** BEGIN EXTRACTED DATA **

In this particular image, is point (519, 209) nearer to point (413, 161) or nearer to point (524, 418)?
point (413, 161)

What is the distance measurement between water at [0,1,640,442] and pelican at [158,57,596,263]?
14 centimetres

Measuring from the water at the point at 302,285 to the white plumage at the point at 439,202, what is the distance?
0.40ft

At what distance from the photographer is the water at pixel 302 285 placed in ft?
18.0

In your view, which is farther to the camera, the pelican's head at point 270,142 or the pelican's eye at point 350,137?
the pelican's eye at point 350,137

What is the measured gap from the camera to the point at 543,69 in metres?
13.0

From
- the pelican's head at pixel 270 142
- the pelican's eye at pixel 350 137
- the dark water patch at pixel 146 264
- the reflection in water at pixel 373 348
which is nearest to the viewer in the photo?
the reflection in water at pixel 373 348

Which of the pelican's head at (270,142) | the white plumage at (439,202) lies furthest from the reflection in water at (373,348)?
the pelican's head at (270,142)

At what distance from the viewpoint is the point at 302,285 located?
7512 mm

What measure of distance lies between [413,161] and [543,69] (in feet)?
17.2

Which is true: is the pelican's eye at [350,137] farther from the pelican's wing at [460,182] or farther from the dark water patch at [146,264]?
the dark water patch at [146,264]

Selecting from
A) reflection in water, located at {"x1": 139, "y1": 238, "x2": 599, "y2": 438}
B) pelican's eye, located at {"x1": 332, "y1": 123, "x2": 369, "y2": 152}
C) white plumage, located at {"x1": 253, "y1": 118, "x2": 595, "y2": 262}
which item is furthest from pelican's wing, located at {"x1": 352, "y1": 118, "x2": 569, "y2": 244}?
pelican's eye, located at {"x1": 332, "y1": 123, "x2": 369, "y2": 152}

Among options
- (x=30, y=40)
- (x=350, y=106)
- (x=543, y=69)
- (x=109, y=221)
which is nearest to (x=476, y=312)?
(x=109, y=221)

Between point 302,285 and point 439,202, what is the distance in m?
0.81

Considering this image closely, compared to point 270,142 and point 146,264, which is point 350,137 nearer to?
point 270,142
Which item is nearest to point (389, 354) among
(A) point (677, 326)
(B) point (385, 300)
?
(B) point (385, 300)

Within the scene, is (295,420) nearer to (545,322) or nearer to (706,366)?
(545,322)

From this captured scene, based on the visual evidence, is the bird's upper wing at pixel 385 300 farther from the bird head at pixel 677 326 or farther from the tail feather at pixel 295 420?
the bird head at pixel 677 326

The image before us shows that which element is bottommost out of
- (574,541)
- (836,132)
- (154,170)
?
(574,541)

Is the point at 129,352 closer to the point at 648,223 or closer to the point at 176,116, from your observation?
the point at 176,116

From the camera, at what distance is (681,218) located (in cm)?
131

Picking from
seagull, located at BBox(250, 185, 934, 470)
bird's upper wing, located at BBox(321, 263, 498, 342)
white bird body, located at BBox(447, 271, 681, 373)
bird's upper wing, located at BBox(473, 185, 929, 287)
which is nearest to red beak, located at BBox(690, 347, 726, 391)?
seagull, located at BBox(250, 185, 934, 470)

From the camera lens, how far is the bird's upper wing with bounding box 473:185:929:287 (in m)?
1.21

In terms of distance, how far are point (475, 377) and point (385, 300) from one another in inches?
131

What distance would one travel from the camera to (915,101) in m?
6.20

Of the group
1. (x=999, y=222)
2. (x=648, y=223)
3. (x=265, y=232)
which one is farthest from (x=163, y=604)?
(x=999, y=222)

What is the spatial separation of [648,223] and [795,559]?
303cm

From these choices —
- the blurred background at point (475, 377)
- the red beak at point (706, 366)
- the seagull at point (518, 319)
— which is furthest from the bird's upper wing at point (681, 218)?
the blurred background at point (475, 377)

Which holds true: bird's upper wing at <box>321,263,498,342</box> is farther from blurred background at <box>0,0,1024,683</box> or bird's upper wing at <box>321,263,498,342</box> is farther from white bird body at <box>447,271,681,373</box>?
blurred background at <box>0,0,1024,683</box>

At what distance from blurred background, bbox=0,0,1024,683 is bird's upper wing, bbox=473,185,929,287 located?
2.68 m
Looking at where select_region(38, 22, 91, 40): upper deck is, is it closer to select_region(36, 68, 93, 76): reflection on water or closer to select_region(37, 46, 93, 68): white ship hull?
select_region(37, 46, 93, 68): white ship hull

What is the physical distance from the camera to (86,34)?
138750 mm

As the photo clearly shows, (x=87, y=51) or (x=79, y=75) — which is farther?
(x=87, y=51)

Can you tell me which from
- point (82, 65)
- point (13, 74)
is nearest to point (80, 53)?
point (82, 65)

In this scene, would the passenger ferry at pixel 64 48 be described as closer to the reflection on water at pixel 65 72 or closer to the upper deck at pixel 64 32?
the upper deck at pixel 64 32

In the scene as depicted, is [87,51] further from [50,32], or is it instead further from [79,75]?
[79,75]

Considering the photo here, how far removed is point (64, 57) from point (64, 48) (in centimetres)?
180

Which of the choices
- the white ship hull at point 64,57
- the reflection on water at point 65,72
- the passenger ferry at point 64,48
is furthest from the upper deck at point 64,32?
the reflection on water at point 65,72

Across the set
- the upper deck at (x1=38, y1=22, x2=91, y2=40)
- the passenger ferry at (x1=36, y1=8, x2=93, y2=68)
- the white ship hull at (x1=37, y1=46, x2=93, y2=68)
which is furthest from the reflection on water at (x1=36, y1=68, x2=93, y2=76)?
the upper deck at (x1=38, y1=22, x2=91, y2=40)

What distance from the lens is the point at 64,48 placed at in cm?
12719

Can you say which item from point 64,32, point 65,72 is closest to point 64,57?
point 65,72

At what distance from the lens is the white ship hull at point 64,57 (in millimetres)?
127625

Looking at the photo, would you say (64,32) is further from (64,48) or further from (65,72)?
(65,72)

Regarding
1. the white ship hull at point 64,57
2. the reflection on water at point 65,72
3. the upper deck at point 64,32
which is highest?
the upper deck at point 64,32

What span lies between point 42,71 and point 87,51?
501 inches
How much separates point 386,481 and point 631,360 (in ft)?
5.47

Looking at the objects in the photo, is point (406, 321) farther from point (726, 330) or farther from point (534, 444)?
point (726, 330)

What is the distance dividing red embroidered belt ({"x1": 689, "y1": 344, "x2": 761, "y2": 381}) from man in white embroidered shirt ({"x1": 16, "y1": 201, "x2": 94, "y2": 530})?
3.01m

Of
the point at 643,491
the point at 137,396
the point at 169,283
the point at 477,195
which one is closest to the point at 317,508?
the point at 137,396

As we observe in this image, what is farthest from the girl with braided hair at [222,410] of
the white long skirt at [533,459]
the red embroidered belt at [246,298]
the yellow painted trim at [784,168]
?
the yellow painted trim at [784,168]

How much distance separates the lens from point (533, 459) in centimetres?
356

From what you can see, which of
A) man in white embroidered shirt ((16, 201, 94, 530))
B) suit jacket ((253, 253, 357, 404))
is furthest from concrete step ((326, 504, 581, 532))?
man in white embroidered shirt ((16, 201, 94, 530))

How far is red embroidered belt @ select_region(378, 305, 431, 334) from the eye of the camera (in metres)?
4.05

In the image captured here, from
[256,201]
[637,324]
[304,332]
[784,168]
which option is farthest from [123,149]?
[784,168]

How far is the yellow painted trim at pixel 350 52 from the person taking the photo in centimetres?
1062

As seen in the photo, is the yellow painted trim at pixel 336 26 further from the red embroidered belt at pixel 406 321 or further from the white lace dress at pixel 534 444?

** END EXTRACTED DATA **

| TASK DETAILS |
Reproduce the listing above word for word.

| FULL SOLUTION |
In this particular image, is point (519, 209) nearer to point (413, 161) or nearer to point (524, 418)?
point (413, 161)

What is the distance measurement between water at [0,1,640,442] and pelican at [158,57,596,263]?
14 centimetres

Measuring from the water at the point at 302,285 to the white plumage at the point at 439,202, what is the distance?
0.40ft

At what distance from the photographer is the water at pixel 302 285 placed in ft?
18.0

In your view, which is farther to the camera, the pelican's head at point 270,142 or the pelican's eye at point 350,137?
the pelican's eye at point 350,137

What is the measured gap from the camera to the point at 543,69 in metres?
13.0

From
- the pelican's head at pixel 270 142
- the pelican's eye at pixel 350 137
- the dark water patch at pixel 146 264
- the reflection in water at pixel 373 348
which is nearest to the viewer in the photo?
the reflection in water at pixel 373 348

Which of the pelican's head at (270,142) | the white plumage at (439,202) lies furthest from the reflection in water at (373,348)?
the pelican's head at (270,142)

At what distance from the viewpoint is the point at 302,285 located?
7512 mm

What measure of distance lies between [413,161] and [543,69] (in feet)?
17.2

Which is true: is the pelican's eye at [350,137] farther from the pelican's wing at [460,182] or farther from the dark water patch at [146,264]?
the dark water patch at [146,264]

Selecting from
A) reflection in water, located at {"x1": 139, "y1": 238, "x2": 599, "y2": 438}
B) pelican's eye, located at {"x1": 332, "y1": 123, "x2": 369, "y2": 152}
C) white plumage, located at {"x1": 253, "y1": 118, "x2": 595, "y2": 262}
which item is furthest from pelican's wing, located at {"x1": 352, "y1": 118, "x2": 569, "y2": 244}?
pelican's eye, located at {"x1": 332, "y1": 123, "x2": 369, "y2": 152}

Among options
- (x=30, y=40)
- (x=350, y=106)
- (x=543, y=69)
- (x=109, y=221)
which is nearest to (x=476, y=312)?
(x=109, y=221)

Between point 302,285 and point 439,202, what is the distance in m?
0.81

Considering this image closely, compared to point 270,142 and point 146,264, which is point 350,137 nearer to?
point 270,142
Which item is nearest to point (389, 354) among
(A) point (677, 326)
(B) point (385, 300)
?
(B) point (385, 300)

Within the scene, is (295,420) nearer to (545,322) or nearer to (706,366)?
(545,322)

From this captured scene, based on the visual evidence, is the bird's upper wing at pixel 385 300 farther from the bird head at pixel 677 326 or farther from the tail feather at pixel 295 420?
the bird head at pixel 677 326

The image before us shows that which element is bottommost out of
- (574,541)
- (836,132)
- (154,170)
?
(574,541)

Is the point at 129,352 closer to the point at 648,223 or closer to the point at 176,116, from your observation?
the point at 176,116

From the camera, at what distance is (681,218) located (in cm)?
131

Picking from
seagull, located at BBox(250, 185, 934, 470)
bird's upper wing, located at BBox(321, 263, 498, 342)
white bird body, located at BBox(447, 271, 681, 373)
bird's upper wing, located at BBox(473, 185, 929, 287)
which is nearest to red beak, located at BBox(690, 347, 726, 391)?
seagull, located at BBox(250, 185, 934, 470)

From the camera lens, how far is the bird's upper wing with bounding box 473:185:929:287 (in m)?
1.21

In terms of distance, how far are point (475, 377) and point (385, 300) from one another in inches?
131

What distance would one travel from the camera to (915,101) in m?
6.20

Of the group
1. (x=999, y=222)
2. (x=648, y=223)
3. (x=265, y=232)
which one is farthest from (x=163, y=604)?
(x=999, y=222)

What is the spatial separation of [648,223] and [795,559]?
303cm

From these choices —
- the blurred background at point (475, 377)
- the red beak at point (706, 366)
- the seagull at point (518, 319)
— which is furthest from the bird's upper wing at point (681, 218)?
the blurred background at point (475, 377)

Which holds true: bird's upper wing at <box>321,263,498,342</box> is farther from blurred background at <box>0,0,1024,683</box> or bird's upper wing at <box>321,263,498,342</box> is farther from white bird body at <box>447,271,681,373</box>?
blurred background at <box>0,0,1024,683</box>

At what distance from blurred background, bbox=0,0,1024,683 is bird's upper wing, bbox=473,185,929,287 located?
2.68 m
Looking at where select_region(38, 22, 91, 40): upper deck is, is it closer to select_region(36, 68, 93, 76): reflection on water or closer to select_region(37, 46, 93, 68): white ship hull?
select_region(37, 46, 93, 68): white ship hull

What is the physical distance from the camera to (86,34)?
138750 mm

As the photo clearly shows, (x=87, y=51) or (x=79, y=75) — which is farther?
(x=87, y=51)

Can you tell me which from
- point (82, 65)
- point (13, 74)
is nearest to point (80, 53)?
point (82, 65)

In this scene, would the passenger ferry at pixel 64 48 be described as closer to the reflection on water at pixel 65 72 or closer to the upper deck at pixel 64 32?
the upper deck at pixel 64 32

In the scene as depicted, is [87,51] further from [50,32], or is it instead further from [79,75]?
[79,75]

Considering the photo here, how far removed is point (64, 57) from point (64, 48) (in centimetres)?
180

Which of the choices
- the white ship hull at point 64,57
- the reflection on water at point 65,72
- the passenger ferry at point 64,48
is furthest from the upper deck at point 64,32?
the reflection on water at point 65,72

Across the set
- the upper deck at (x1=38, y1=22, x2=91, y2=40)
- the passenger ferry at (x1=36, y1=8, x2=93, y2=68)
- the white ship hull at (x1=37, y1=46, x2=93, y2=68)
which is furthest from the reflection on water at (x1=36, y1=68, x2=93, y2=76)?
the upper deck at (x1=38, y1=22, x2=91, y2=40)

What distance from the lens is the point at 64,48 placed at in cm?
12719

Can you say which item from point 64,32, point 65,72 is closest to point 64,57?
point 65,72

At what distance from the lens is the white ship hull at point 64,57 (in millimetres)?
127625

Looking at the photo, would you say (64,32) is further from (64,48) or further from (65,72)?
(65,72)

Regarding
1. the white ship hull at point 64,57
2. the reflection on water at point 65,72
3. the upper deck at point 64,32
which is highest?
the upper deck at point 64,32

What span lies between point 42,71 and point 87,51?
501 inches
How much separates point 386,481 and point 631,360 (in ft)?
5.47

Looking at the objects in the photo, is point (406, 321) farther from point (726, 330) or farther from point (534, 444)?
point (726, 330)

What is the distance dividing red embroidered belt ({"x1": 689, "y1": 344, "x2": 761, "y2": 381}) from man in white embroidered shirt ({"x1": 16, "y1": 201, "x2": 94, "y2": 530})?
3.01m

Of
the point at 643,491
the point at 137,396
the point at 169,283
the point at 477,195
which one is closest to the point at 317,508?
the point at 137,396

As we observe in this image, what is farthest from the girl with braided hair at [222,410] of
the white long skirt at [533,459]
the red embroidered belt at [246,298]
the yellow painted trim at [784,168]
?
the yellow painted trim at [784,168]

How much distance separates the lens from point (533, 459) in centimetres?
356

From what you can see, which of
A) man in white embroidered shirt ((16, 201, 94, 530))
B) suit jacket ((253, 253, 357, 404))
is furthest from concrete step ((326, 504, 581, 532))?
man in white embroidered shirt ((16, 201, 94, 530))

How far is red embroidered belt @ select_region(378, 305, 431, 334) from the eye of the camera (in metres)?
4.05

In the image captured here, from
[256,201]
[637,324]
[304,332]
[784,168]
which option is farthest from [123,149]?
[784,168]

How far is the yellow painted trim at pixel 350 52 from the person taking the photo in centimetres?
1062

As seen in the photo, is the yellow painted trim at pixel 336 26 further from the red embroidered belt at pixel 406 321 or further from the white lace dress at pixel 534 444?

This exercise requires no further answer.